**What you are asked to do**
Copy exactly the lines of the data below that run from the line holding "scientific name: Sus scrofa" through the line holding "common name: fisher", both ends included.

Dataset entries
#####

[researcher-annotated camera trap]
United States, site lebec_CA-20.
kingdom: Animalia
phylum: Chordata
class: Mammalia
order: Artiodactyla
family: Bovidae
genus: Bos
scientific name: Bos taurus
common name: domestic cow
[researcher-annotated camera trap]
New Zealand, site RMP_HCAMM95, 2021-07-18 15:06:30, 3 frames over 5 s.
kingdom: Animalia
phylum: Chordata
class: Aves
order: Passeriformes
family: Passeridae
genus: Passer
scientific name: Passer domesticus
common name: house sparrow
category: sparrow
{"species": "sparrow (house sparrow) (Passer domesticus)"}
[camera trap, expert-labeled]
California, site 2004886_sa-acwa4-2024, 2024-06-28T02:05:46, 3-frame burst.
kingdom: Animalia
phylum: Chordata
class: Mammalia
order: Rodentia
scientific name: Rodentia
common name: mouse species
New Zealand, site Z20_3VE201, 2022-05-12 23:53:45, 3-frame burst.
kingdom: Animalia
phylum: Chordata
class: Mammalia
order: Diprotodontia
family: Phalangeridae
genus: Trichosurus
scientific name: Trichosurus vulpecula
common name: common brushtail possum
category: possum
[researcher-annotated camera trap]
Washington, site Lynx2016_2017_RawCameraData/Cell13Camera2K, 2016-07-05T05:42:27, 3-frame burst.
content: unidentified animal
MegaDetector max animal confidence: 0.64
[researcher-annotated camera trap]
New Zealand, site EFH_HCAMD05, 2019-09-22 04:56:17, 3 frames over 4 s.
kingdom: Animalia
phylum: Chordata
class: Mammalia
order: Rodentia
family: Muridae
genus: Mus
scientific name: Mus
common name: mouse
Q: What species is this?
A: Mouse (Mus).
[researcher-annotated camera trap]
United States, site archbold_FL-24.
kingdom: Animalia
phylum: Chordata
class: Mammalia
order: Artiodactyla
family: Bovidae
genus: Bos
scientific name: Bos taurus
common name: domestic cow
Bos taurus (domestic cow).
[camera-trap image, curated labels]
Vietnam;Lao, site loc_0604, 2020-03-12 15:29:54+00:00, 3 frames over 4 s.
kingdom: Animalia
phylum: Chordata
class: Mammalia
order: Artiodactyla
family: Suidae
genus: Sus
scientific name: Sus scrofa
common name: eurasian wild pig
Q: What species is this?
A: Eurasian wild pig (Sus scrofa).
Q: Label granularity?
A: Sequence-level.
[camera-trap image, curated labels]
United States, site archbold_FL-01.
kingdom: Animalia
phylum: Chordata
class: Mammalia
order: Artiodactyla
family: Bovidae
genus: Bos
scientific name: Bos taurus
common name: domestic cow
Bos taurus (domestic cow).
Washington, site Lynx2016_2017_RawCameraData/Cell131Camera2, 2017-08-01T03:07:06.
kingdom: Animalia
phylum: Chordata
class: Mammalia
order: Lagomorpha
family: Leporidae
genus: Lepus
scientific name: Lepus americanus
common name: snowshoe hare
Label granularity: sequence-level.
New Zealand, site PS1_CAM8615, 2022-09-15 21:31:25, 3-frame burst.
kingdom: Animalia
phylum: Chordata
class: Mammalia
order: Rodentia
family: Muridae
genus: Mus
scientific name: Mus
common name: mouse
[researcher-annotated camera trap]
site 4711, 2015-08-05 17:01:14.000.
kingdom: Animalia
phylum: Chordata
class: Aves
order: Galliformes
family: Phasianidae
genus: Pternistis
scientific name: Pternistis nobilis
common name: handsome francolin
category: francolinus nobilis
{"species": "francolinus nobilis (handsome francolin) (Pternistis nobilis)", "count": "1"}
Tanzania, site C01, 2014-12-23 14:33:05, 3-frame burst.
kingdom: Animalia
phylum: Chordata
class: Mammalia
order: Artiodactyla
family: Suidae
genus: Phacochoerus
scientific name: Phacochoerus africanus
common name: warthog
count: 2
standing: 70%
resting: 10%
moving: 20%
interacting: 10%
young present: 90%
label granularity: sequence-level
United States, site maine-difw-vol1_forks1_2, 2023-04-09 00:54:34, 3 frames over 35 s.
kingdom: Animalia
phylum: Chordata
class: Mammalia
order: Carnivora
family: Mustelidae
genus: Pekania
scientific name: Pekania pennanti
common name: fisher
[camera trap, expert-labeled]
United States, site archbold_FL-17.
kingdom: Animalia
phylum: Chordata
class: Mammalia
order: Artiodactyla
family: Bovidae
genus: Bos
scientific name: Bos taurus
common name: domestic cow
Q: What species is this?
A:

#####

**Worked solution**
scientific name: Sus scrofa
common name: eurasian wild pig
Q: What species is this?
A: Eurasian wild pig (Sus scrofa).
Q: Label granularity?
A: Sequence-level.
[camera-trap image, curated labels]
United States, site archbold_FL-01.
kingdom: Animalia
phylum: Chordata
class: Mammalia
order: Artiodactyla
family: Bovidae
genus: Bos
scientific name: Bos taurus
common name: domestic cow
Bos taurus (domestic cow).
Washington, site Lynx2016_2017_RawCameraData/Cell131Camera2, 2017-08-01T03:07:06.
kingdom: Animalia
phylum: Chordata
class: Mammalia
order: Lagomorpha
family: Leporidae
genus: Lepus
scientific name: Lepus americanus
common name: snowshoe hare
Label granularity: sequence-level.
New Zealand, site PS1_CAM8615, 2022-09-15 21:31:25, 3-frame burst.
kingdom: Animalia
phylum: Chordata
class: Mammalia
order: Rodentia
family: Muridae
genus: Mus
scientific name: Mus
common name: mouse
[researcher-annotated camera trap]
site 4711, 2015-08-05 17:01:14.000.
kingdom: Animalia
phylum: Chordata
class: Aves
order: Galliformes
family: Phasianidae
genus: Pternistis
scientific name: Pternistis nobilis
common name: handsome francolin
category: francolinus nobilis
{"species": "francolinus nobilis (handsome francolin) (Pternistis nobilis)", "count": "1"}
Tanzania, site C01, 2014-12-23 14:33:05, 3-frame burst.
kingdom: Animalia
phylum: Chordata
class: Mammalia
order: Artiodactyla
family: Suidae
genus: Phacochoerus
scientific name: Phacochoerus africanus
common name: warthog
count: 2
standing: 70%
resting: 10%
moving: 20%
interacting: 10%
young present: 90%
label granularity: sequence-level
United States, site maine-difw-vol1_forks1_2, 2023-04-09 00:54:34, 3 frames over 35 s.
kingdom: Animalia
phylum: Chordata
class: Mammalia
order: Carnivora
family: Mustelidae
genus: Pekania
scientific name: Pekania pennanti
common name: fisher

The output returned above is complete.